'Star Wars: The Rise of Skywalker' Was Apparently Being Edited on Set

CHICAGO, IL - APRIL 12: (L-R) Moderator Stephen Colbert, Director J.J. Abrams and Producer Kathleen Kennedy onstage during "The Rise of Skywalker" panel at the Star Wars Celebration at McCormick Place Convention Center on April 12, 2019 in Chicago, Illinois.  (Photo by Daniel Boczarski/Getty Images for Disney )
Star Wars Celebration: "The Rise of Skywalker" Panel | Daniel Boczarski

J.J. Abrams’ Star Wars: The Rise of Skywalker, the highly anticipated conclusion to both the Star Wars sequel trilogy and the Skywalker saga, is set to premiere this December, and increasingly more details about the film’s production have been trickling out of its set. Most recently, a surprising revelation about the film’s editing came to light: according to editor Maryann Brandon, it was being edited on set.

According to Collider, Brandon shared in an interview with Express that, due to time restrictions, much of the editing process was occurring on the set of the film. “I watched what they were shooting, I was cutting what they were shooting the day before… I had the DP right there to ask questions,” she said. “If I needed a shot, or if JJ decided we needed another shot, we would set up in a corner and get a green screen shot of something.”

Typically, an editor is not present during the shooting of a film, instead receiving dailies and beginning to plan and assemble footage from those bits.

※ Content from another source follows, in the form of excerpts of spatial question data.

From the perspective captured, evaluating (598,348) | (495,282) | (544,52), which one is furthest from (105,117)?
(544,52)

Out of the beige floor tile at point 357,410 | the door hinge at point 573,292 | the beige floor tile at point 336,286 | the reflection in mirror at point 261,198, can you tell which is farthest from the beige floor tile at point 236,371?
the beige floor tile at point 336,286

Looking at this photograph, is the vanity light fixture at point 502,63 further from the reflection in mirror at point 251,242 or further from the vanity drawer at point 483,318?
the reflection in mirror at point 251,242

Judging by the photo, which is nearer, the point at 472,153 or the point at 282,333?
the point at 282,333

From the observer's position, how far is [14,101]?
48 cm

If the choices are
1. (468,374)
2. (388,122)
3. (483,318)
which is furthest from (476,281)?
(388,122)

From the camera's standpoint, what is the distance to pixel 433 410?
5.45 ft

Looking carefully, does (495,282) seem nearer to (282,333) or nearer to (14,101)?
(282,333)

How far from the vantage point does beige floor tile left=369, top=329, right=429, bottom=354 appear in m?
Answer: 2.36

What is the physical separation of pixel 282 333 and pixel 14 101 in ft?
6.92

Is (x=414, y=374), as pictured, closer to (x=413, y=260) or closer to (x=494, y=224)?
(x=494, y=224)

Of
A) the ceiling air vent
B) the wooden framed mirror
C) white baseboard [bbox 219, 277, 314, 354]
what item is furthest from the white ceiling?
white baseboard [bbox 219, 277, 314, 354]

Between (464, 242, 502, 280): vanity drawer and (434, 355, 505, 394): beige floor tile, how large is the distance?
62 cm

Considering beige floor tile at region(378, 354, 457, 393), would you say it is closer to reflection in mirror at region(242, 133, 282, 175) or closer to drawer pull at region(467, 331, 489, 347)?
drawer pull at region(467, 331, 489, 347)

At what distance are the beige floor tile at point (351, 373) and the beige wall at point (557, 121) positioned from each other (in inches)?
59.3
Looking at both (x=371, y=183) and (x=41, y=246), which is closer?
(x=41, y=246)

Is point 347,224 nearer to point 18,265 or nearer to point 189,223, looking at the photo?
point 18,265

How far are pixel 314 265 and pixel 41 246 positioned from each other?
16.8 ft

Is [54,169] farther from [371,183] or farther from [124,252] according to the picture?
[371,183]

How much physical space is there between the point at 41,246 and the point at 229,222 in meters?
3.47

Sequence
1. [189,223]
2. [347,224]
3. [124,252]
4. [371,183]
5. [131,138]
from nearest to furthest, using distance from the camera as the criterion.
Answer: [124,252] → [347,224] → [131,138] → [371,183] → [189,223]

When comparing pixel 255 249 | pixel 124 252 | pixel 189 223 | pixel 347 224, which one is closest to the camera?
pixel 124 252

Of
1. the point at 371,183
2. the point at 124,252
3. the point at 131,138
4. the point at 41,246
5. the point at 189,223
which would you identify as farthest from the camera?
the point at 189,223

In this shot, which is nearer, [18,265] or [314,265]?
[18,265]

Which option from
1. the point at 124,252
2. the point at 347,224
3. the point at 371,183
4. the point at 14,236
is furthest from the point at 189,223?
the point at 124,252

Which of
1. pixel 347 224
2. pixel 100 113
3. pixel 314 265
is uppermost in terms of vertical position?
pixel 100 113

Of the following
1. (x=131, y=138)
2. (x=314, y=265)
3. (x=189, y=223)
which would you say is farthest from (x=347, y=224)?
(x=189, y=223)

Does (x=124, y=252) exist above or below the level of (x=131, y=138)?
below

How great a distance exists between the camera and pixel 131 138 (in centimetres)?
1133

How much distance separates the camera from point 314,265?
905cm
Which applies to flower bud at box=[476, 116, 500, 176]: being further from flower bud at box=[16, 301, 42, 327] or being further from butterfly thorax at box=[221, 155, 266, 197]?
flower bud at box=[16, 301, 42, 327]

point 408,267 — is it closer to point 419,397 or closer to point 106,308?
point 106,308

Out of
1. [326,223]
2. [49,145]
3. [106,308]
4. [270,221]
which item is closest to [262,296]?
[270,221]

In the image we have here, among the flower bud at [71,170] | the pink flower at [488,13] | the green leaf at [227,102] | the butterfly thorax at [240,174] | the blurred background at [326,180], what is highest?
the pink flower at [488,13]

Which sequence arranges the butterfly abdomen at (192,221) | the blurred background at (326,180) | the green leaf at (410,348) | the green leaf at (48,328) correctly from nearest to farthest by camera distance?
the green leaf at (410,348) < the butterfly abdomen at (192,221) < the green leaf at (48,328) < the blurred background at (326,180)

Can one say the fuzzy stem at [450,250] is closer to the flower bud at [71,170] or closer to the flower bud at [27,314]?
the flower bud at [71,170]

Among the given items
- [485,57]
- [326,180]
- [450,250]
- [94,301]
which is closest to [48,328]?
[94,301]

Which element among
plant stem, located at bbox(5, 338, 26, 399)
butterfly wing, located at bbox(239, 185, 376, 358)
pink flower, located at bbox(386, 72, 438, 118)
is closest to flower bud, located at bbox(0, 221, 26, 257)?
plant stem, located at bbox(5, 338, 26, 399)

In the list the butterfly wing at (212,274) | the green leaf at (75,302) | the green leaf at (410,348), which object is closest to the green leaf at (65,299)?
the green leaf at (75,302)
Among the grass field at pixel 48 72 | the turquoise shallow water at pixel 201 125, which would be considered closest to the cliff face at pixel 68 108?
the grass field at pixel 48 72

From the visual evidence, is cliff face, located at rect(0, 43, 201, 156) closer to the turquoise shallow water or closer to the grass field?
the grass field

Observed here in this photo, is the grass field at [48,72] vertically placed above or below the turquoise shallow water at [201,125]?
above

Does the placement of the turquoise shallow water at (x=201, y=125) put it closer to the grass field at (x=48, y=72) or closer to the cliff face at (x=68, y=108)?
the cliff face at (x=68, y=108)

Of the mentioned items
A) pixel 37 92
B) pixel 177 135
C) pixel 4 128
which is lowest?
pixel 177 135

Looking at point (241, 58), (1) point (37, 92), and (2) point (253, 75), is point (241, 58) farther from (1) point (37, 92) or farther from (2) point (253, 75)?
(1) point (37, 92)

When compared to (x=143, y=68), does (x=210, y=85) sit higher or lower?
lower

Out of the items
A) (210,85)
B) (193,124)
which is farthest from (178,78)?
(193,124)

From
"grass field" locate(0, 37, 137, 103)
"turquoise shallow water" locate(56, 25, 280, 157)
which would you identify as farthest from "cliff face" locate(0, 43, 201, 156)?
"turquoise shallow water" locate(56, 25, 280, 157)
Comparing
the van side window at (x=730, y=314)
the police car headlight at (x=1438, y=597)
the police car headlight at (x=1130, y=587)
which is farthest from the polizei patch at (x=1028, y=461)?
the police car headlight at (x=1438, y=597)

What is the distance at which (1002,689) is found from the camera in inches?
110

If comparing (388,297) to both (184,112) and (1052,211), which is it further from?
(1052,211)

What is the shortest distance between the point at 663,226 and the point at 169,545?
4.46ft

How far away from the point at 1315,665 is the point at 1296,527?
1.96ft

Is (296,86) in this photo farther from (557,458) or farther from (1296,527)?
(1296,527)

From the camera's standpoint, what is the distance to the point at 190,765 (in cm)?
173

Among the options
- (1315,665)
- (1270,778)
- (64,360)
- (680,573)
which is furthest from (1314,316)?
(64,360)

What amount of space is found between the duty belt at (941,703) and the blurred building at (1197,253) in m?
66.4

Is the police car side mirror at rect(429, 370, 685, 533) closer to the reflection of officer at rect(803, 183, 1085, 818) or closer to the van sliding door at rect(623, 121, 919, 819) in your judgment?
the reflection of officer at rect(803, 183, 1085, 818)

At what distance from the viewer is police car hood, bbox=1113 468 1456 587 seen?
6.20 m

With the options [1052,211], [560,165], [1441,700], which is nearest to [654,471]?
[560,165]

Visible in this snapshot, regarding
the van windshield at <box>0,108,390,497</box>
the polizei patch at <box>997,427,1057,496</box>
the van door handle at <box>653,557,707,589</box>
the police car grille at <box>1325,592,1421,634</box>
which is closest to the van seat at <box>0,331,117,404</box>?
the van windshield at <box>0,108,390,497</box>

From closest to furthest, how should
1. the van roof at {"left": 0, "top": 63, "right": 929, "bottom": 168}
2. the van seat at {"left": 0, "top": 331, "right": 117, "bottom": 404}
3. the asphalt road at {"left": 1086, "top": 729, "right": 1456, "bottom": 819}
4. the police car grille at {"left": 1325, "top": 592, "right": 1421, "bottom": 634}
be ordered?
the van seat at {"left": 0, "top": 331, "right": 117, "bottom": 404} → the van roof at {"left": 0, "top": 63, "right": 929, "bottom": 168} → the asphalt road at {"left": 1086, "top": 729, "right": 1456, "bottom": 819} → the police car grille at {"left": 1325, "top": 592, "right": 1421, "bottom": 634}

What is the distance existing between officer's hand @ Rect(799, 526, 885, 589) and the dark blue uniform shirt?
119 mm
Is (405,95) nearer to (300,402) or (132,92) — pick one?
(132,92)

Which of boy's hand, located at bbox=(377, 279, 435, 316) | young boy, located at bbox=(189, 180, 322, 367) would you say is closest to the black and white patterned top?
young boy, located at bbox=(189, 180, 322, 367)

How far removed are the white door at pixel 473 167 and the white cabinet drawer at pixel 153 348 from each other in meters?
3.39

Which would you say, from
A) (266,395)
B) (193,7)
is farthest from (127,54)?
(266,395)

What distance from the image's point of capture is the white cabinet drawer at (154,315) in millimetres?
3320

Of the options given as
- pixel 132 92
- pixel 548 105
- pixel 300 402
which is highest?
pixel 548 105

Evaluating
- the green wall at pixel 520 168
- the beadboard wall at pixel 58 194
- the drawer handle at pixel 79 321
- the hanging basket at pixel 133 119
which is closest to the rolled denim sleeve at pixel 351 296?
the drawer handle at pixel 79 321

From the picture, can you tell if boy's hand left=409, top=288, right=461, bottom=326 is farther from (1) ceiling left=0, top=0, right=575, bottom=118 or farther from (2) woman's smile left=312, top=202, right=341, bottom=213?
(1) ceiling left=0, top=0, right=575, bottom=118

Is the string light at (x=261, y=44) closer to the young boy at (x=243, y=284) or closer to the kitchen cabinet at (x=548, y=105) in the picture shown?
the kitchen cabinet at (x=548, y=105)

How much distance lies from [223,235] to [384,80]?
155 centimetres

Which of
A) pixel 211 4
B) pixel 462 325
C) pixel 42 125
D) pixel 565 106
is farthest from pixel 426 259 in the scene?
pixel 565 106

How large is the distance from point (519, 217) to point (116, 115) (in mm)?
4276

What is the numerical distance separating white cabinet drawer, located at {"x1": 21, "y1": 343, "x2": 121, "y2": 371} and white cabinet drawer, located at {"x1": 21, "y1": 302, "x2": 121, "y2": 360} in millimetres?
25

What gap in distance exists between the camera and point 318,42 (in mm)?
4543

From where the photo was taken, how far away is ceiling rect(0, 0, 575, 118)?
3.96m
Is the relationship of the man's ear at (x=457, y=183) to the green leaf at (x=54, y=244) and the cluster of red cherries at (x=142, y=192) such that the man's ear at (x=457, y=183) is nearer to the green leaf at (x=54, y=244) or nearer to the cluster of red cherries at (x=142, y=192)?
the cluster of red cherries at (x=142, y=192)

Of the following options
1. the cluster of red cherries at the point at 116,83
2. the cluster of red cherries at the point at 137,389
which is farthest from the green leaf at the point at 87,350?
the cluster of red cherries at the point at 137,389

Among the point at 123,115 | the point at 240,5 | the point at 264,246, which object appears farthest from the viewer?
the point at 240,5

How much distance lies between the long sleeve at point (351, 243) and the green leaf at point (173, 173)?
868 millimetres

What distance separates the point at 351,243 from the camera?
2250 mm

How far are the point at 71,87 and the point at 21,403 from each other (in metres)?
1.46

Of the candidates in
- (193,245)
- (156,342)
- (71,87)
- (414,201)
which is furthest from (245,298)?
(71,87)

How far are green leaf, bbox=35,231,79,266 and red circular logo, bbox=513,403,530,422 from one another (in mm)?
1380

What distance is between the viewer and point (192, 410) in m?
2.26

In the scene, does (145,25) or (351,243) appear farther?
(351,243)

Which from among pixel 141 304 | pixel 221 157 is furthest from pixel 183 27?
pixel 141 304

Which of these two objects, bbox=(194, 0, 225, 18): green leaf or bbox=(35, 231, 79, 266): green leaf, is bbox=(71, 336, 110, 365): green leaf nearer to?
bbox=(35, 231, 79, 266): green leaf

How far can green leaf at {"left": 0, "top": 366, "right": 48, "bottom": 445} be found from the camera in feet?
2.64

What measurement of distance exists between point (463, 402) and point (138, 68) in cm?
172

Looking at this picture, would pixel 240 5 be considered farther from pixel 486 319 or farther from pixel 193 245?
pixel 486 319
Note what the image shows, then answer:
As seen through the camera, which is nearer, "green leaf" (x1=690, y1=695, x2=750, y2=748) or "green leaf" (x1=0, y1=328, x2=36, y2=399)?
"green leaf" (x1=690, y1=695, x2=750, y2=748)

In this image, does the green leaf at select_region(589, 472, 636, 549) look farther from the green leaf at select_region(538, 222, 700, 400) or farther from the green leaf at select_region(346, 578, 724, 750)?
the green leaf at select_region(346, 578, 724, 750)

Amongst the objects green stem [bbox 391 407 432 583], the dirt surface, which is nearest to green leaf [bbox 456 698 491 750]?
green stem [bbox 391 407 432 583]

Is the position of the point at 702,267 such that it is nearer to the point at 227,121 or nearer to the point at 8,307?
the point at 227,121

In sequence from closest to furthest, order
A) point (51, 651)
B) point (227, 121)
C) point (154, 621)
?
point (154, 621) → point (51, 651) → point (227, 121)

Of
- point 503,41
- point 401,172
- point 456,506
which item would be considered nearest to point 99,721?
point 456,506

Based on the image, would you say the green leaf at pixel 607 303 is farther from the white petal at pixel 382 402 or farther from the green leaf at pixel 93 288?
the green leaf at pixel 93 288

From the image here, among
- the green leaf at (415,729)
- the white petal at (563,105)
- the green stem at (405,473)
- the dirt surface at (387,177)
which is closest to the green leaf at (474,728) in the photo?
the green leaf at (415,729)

In this case, however, Brandon was present on set in order to ensure that any footage required could be shot immediately.

Brandon also served as editor on Abrams' The Force Awakens (and on all his productions since Alias), where she engaged in the usual editing process--but she said that this film’s production schedule was four months shorter, meaning that she needed to be there to ensure all the necessary shots were created.

While Collider wagers that this change will have little impact on the final product, considering Brandon’s close collaboration with Abrams, we’re still excited to see how it plays out on-screen--if anything, it could make for an even smoother cut and an even better film.